Learning the Positions in CountSketch
This work addresses a bottleneck in learning-based sketching for researchers and practitioners in machine learning and optimization, offering a novel extension to previous methods that only learned values, but it is incremental as it builds on existing paradigms.
The paper tackles the problem of learning both the values and positions of non-zero entries in sketching matrices, specifically for CountSketch, to improve optimization tasks like low-rank approximation and Hessian approximation. The result includes algorithms that achieve good accuracy with fast running times and can significantly reduce error even with limited training data.

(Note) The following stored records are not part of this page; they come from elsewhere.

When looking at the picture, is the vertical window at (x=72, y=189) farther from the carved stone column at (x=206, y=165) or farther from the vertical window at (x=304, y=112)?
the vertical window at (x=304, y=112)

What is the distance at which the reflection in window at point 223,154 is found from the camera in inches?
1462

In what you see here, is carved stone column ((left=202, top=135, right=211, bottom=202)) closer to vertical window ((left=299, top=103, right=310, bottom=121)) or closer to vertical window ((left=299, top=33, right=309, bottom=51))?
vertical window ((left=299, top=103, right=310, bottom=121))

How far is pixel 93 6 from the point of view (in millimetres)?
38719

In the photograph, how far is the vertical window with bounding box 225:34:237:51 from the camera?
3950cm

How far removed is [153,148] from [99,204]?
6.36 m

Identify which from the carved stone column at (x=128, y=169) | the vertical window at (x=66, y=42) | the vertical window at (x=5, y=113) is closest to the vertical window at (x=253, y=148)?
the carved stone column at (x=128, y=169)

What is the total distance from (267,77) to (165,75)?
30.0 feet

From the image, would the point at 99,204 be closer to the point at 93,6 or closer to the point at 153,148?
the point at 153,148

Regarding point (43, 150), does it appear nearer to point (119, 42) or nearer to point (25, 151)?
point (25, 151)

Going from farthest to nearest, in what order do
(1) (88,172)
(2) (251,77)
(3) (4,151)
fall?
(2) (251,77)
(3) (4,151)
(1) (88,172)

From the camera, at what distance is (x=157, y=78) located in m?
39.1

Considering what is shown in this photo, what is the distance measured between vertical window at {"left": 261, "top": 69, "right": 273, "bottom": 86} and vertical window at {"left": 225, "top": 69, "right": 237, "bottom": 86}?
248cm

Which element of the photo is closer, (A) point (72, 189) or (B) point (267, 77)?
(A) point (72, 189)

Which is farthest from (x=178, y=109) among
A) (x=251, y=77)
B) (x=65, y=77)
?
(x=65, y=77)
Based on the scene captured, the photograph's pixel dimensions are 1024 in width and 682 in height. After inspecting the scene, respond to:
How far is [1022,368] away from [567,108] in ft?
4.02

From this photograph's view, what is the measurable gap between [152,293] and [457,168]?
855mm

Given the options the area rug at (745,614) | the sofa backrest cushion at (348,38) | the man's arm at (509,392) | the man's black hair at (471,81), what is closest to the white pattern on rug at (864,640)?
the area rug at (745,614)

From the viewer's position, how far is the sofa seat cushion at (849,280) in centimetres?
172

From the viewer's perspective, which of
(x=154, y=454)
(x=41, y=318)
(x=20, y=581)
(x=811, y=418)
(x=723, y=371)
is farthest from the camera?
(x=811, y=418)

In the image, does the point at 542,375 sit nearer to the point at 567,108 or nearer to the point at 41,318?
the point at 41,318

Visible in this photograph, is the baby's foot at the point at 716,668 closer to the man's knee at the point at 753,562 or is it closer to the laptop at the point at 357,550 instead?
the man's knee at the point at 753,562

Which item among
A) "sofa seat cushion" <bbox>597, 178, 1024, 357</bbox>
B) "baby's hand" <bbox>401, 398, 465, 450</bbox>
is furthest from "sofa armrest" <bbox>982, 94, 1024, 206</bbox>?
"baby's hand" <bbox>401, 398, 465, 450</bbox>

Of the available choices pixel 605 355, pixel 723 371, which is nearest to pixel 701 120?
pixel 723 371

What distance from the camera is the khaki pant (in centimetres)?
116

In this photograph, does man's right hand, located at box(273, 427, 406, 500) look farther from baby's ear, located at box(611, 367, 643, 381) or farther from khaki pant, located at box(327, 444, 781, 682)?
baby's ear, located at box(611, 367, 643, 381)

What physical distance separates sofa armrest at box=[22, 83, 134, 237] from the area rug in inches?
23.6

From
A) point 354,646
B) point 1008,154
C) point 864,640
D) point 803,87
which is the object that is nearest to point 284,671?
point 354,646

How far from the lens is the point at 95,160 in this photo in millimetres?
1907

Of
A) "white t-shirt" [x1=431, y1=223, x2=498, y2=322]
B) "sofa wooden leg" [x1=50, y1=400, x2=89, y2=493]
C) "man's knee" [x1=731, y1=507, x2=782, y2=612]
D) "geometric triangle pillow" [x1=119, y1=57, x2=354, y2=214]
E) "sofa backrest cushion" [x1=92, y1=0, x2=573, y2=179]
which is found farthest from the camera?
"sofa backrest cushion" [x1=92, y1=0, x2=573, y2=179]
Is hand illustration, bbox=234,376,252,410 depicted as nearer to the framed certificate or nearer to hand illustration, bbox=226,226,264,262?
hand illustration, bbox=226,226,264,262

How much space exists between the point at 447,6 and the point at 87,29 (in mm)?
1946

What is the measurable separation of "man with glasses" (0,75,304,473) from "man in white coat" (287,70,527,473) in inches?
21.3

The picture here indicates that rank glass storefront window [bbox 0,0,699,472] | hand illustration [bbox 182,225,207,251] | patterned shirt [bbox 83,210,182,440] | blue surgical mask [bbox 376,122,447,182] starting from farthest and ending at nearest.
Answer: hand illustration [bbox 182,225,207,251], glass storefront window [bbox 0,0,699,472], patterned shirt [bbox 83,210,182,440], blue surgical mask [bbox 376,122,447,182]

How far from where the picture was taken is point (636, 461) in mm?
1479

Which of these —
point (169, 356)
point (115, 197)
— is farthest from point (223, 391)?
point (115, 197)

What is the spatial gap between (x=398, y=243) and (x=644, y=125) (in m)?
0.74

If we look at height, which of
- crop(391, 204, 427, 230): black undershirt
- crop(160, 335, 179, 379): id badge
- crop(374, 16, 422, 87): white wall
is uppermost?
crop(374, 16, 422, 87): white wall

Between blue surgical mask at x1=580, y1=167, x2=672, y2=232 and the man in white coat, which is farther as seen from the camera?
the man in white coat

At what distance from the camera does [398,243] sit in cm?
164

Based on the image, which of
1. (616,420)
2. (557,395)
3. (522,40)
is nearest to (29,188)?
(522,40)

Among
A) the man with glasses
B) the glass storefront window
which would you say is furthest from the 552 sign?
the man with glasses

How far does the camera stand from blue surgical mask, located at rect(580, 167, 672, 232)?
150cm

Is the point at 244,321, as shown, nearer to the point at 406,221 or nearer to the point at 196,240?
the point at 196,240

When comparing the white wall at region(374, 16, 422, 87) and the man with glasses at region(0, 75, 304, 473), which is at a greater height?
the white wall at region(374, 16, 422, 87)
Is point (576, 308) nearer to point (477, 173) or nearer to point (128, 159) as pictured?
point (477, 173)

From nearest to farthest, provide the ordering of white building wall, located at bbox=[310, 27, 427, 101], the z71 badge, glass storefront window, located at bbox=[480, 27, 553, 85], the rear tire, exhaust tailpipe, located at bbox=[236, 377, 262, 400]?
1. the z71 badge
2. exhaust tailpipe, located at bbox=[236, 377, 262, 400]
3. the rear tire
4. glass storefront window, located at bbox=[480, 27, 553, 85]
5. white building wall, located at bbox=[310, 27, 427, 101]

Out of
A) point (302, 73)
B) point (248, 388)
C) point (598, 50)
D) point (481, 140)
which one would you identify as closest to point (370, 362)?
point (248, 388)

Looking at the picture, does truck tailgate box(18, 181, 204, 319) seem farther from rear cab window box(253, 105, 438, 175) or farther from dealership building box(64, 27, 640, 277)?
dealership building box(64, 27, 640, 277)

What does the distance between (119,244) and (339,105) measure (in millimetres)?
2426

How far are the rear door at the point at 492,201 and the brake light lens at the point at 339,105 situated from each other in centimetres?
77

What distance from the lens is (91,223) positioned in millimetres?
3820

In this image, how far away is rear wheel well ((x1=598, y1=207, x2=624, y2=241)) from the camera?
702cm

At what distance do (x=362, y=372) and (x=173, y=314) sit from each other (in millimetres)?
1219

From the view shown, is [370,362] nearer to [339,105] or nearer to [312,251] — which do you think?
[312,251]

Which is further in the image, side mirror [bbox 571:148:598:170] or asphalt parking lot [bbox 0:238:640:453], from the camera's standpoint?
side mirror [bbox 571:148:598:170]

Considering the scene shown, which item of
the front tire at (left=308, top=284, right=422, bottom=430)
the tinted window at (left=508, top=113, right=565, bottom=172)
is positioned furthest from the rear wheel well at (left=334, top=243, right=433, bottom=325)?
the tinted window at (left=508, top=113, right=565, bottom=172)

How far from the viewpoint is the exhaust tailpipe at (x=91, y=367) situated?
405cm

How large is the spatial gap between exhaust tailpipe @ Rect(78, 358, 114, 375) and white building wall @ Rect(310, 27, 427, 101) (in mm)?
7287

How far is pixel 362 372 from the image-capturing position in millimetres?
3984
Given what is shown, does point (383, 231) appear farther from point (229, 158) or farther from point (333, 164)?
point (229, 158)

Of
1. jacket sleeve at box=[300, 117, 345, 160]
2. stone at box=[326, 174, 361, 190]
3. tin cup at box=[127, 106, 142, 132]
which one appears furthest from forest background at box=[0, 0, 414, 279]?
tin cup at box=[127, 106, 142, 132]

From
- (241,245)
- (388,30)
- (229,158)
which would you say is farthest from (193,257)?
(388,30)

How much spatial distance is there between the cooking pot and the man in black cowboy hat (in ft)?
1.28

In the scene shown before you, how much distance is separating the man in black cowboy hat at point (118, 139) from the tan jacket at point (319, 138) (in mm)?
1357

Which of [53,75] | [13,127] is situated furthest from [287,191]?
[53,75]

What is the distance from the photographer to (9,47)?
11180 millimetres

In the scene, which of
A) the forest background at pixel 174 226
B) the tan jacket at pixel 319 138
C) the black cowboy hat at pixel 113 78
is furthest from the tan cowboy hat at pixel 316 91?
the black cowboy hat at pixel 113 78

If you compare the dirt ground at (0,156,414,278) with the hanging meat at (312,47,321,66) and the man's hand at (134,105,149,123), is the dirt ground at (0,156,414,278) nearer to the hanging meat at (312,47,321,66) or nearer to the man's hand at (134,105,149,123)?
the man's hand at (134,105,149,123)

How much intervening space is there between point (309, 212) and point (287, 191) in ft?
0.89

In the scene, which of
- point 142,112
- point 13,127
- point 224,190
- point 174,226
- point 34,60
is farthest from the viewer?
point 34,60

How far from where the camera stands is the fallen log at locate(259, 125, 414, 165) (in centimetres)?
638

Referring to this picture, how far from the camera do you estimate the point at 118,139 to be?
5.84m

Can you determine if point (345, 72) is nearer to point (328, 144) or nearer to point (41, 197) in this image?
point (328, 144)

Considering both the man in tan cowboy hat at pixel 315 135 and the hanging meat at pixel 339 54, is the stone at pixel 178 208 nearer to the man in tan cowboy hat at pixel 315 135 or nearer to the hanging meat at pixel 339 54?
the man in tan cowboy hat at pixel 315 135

We consider sketching algorithms which first compress data by multiplication with a random sketch matrix, and then apply the sketch to quickly solve an optimization problem, e.g., low-rank approximation and regression. In the learning-based sketching paradigm proposed by~\cite{indyk2019learning}, the sketch matrix is found by choosing a random sparse matrix, e.g., CountSketch, and then the values of its non-zero entries are updated by running gradient descent on a training data set. Despite the growing body of work on this paradigm, a noticeable omission is that the locations of the non-zero entries of previous algorithms were fixed, and only their values were learned. In this work, we propose the first learning-based algorithms that also optimize the locations of the non-zero entries. Our first proposed algorithm is based on a greedy algorithm. However, one drawback of the greedy algorithm is its slower training time. We fix this issue and propose approaches for learning a sketching matrix for both low-rank approximation and Hessian approximation for second order optimization. The latter is helpful for a range of constrained optimization problems, such as LASSO and matrix estimation with a nuclear norm constraint. Both approaches achieve good accuracy with a fast running time. Moreover, our experiments suggest that our algorithm can still reduce the error significantly even if we only have a very limited number of training matrices.